Potatoes, we love in all forms, roasted, fried, boiled, mashed, as a filling in parathas etc etc
And then there is the baked potato. With some beans and cheese. And crisp buttered toast. Need I say more!
A play on the baked potato is this Hassleback version, which gets its name from the Swedish Restaurant Hasselbacken, where it was first served sometime in the 1950s. I wanted to make these since I first laid my eyes on them. The other day my greengrocer delivered some king sized tubers and Hasslebacks just had to be made!
I served them with baby Focaccia and creamy coleslaw. And a tall glass of Minty Orange Spritzer. This is the stuff dream summery meals are made of.
Ridiculously simple to make too. Hardly a recipe, so to say. Butter them, cover them, stick them into the oven. Herb them, butter ttem, stick them in again. And done 😀
Tra la la! That simple, really 😀
So you need 4-5 (or as many as you like) large, oblong potatoes
And then for the brushing and filling you need
Some butter or olive oil. I used olive oil for the first drizzle and then butter and herbs for the halfway stuffing and brushing.
For 5 large potatoes, I used 3 Tbsp olive oil and about 4-5 tbsp butter. I added some fine chopped fresh parsley, basil and a tbsp of minced garlic to the butter and mixed well. If exotic fresh herbs are difficult to come by, fresh coriander works beautifully.
This part is as-you-like-it kinds. Flavour them with just salt, butter and pepper and a sprinkle of cheese towards the end of the baking period. Or fill them with fresh herbs.
And yeah that’s about it!
Start with washing and drying the potatoes.
Preheat the oven at 250 C with the rack in the middle and both the heating elements on.
Slice the potatoes stopping an inch before you reach the base, so that they are sliced thin but joined at the bottom. Slice them as thin as you can , say about a cm thick.(I need more practice and need to slice them thinner 😛 )
Cover the baking tray with aluminium foil and brush the potatoes all over with olive oil.
The slices won’t show yet but they will when the potatoes are half done. Drizzle some olive oil, sprinkle salt and pepper over the potatoes and cover them with foil, leaving some gaps for letting the steam escape.
Bake for 30-40 minutes, checking in between for them being a little more than half done.
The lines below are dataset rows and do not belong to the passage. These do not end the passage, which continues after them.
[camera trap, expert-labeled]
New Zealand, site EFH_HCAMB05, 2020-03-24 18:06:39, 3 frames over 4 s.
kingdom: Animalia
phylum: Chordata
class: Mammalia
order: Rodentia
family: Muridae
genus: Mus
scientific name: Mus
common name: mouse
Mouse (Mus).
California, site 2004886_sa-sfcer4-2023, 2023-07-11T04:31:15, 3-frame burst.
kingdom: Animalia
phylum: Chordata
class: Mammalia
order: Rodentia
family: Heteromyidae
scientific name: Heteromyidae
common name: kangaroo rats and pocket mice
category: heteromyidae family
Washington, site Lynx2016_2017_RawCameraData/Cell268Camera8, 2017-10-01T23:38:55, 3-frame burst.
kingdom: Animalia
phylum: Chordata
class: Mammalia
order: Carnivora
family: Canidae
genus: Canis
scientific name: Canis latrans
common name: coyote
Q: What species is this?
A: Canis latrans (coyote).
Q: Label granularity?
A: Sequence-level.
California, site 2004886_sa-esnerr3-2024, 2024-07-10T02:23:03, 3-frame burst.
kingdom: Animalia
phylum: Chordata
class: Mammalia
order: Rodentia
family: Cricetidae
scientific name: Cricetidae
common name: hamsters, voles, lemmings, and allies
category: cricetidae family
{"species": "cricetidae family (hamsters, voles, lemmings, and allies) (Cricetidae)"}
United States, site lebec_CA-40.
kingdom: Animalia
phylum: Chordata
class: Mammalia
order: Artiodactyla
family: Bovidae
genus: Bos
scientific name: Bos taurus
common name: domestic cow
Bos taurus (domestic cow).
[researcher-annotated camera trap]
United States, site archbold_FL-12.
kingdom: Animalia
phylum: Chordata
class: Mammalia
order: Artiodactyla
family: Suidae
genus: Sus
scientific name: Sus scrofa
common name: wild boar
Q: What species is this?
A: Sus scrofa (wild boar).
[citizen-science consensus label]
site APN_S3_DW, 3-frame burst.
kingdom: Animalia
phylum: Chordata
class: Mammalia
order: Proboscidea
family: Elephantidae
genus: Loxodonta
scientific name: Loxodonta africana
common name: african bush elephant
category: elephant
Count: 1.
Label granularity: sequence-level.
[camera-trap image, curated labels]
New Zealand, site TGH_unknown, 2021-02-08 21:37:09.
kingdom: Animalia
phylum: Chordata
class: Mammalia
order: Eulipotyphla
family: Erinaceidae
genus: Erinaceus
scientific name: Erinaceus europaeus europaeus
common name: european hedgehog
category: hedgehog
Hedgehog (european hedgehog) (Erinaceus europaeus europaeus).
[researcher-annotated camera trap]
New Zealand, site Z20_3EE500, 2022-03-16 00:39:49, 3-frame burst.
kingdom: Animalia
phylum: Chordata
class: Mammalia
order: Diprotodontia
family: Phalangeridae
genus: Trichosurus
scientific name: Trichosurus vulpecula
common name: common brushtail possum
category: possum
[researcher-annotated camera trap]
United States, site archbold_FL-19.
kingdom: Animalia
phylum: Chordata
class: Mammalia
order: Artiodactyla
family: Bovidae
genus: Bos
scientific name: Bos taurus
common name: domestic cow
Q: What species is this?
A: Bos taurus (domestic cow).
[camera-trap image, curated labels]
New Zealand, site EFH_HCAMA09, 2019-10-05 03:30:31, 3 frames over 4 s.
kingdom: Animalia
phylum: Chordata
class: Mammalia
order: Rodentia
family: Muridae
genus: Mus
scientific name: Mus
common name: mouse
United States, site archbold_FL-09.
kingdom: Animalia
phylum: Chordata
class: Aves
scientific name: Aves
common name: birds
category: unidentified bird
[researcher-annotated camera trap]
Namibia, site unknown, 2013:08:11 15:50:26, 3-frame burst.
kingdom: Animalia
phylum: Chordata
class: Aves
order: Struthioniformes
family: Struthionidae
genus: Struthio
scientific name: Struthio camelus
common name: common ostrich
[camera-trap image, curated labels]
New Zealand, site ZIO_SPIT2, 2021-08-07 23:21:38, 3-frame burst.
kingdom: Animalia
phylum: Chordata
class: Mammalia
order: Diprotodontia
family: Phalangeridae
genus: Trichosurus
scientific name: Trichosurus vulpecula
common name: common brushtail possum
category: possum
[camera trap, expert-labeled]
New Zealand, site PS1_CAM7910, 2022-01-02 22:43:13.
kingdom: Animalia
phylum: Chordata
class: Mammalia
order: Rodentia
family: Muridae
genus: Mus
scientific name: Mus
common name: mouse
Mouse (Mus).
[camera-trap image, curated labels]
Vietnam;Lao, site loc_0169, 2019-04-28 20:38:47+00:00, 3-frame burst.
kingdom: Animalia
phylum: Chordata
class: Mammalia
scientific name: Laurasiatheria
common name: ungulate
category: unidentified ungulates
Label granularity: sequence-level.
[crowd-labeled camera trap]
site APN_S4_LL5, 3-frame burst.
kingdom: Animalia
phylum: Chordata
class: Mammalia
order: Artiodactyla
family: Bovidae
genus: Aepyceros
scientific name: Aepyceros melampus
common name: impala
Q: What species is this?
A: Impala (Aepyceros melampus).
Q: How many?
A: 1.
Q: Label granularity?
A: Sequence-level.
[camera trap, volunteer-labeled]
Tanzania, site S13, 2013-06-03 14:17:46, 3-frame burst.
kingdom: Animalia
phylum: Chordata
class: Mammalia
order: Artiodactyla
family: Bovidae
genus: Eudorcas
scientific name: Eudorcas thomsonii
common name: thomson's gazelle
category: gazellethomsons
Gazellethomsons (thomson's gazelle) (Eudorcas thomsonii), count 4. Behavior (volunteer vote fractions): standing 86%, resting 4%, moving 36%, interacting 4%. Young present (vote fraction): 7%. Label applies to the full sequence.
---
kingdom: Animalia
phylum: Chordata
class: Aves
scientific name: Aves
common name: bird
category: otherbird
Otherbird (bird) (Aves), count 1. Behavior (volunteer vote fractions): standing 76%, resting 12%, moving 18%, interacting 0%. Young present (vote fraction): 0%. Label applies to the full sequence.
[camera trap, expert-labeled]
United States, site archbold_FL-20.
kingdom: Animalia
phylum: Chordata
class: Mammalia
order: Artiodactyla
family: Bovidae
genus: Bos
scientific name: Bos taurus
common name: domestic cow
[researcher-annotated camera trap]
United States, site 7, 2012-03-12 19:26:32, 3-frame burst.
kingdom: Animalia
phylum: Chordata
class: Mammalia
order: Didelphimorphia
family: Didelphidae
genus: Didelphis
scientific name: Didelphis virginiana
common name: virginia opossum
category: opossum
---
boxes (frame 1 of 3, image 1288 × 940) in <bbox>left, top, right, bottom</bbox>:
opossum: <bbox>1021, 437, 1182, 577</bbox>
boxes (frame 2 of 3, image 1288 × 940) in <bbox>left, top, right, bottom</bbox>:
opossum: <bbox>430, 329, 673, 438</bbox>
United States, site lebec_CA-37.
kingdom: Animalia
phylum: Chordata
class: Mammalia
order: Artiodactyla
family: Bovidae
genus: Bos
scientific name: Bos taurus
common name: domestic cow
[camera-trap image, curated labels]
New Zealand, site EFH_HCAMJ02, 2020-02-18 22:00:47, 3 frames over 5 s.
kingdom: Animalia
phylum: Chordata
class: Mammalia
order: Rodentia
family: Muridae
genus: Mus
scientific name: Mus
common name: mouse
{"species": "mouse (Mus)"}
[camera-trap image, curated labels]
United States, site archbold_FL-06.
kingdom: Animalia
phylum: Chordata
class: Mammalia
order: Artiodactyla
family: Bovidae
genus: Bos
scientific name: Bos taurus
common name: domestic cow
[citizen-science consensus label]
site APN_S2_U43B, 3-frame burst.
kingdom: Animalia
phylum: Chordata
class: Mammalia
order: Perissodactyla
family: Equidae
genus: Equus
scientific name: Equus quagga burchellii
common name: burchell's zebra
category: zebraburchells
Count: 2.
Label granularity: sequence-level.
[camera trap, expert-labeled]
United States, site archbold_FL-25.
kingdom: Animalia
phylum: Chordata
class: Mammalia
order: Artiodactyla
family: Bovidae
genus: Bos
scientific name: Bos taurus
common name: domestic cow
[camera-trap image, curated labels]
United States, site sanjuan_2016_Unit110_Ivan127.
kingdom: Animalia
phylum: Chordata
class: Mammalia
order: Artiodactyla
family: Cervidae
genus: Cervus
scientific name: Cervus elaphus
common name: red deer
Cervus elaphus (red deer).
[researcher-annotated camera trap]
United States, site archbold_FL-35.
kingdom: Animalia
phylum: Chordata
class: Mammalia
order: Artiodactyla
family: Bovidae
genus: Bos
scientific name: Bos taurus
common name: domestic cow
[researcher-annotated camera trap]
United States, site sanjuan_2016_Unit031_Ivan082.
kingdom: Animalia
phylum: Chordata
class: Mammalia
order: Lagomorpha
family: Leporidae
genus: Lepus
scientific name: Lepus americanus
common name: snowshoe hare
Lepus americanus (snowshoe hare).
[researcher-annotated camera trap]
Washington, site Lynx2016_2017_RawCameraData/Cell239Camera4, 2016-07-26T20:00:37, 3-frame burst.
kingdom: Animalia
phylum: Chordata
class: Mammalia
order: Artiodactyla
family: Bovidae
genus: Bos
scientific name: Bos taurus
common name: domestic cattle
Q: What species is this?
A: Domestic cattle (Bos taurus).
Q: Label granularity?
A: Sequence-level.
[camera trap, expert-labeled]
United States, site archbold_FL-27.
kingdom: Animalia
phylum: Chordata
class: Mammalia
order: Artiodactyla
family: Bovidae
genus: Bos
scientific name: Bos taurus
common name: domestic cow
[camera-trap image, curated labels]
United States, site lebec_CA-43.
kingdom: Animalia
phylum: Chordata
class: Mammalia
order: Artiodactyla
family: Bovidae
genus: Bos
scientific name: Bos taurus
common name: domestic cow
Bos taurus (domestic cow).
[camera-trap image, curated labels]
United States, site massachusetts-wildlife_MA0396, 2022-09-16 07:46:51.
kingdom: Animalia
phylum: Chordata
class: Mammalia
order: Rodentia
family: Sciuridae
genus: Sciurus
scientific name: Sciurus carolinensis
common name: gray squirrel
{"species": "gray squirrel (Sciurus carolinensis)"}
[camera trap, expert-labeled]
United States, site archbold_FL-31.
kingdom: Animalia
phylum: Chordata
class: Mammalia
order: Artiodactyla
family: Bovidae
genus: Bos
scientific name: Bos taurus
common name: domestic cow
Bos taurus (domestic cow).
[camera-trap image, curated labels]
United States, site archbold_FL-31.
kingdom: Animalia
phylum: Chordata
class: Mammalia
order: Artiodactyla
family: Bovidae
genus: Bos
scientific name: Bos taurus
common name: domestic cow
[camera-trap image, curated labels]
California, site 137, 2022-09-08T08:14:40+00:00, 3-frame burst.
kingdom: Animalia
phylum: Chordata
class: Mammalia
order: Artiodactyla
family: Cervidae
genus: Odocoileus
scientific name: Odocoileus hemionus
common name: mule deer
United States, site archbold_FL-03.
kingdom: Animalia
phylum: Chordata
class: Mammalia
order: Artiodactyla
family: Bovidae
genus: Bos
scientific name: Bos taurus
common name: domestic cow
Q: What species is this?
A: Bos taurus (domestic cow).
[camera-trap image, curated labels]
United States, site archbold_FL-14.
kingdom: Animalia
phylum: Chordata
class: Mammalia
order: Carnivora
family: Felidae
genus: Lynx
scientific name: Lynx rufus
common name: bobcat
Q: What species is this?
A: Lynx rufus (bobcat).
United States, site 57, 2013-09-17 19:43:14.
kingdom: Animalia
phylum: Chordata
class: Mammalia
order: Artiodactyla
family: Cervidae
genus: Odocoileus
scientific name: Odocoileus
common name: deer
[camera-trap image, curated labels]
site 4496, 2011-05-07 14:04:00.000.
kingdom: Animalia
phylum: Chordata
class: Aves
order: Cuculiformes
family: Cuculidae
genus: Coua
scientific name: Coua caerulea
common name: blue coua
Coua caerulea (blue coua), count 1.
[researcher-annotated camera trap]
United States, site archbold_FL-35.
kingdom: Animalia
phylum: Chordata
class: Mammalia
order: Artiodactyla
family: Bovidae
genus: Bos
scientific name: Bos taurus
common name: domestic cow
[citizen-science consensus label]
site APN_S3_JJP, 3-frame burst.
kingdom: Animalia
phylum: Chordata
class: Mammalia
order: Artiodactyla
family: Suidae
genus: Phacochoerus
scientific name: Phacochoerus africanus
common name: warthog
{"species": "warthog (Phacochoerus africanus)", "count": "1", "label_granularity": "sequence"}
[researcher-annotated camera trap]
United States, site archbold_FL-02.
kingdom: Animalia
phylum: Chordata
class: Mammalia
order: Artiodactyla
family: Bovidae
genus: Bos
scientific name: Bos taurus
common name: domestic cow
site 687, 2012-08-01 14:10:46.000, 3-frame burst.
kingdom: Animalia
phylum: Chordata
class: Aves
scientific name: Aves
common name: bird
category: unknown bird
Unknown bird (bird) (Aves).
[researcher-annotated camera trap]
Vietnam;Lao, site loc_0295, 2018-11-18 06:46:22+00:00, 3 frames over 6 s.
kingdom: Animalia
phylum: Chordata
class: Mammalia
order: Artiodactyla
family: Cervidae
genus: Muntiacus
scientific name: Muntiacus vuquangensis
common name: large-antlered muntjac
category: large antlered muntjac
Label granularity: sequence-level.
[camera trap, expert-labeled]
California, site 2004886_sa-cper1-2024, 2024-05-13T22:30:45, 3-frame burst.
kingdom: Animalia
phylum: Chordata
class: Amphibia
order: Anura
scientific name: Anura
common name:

The baking time will vary depending on the size and type of potatoes.
Once half done, the layers will easily spread out. Remove the baking tray from the oven
Now melt the butter and add minced garlic , finely chopped herbs, salt and pepper to it. Spread the butter mix over the potatoes making sure some butter does make its way into all the potato slices. Brush the top with the butter mix and bake the potatoes for another 15-20 minutes till the tops are brown and crisp.
Garlicky and creamy on the inside and brown and crisp on the outside, this is a stunner of a potato! Use baby potatoes to serve as appetizers.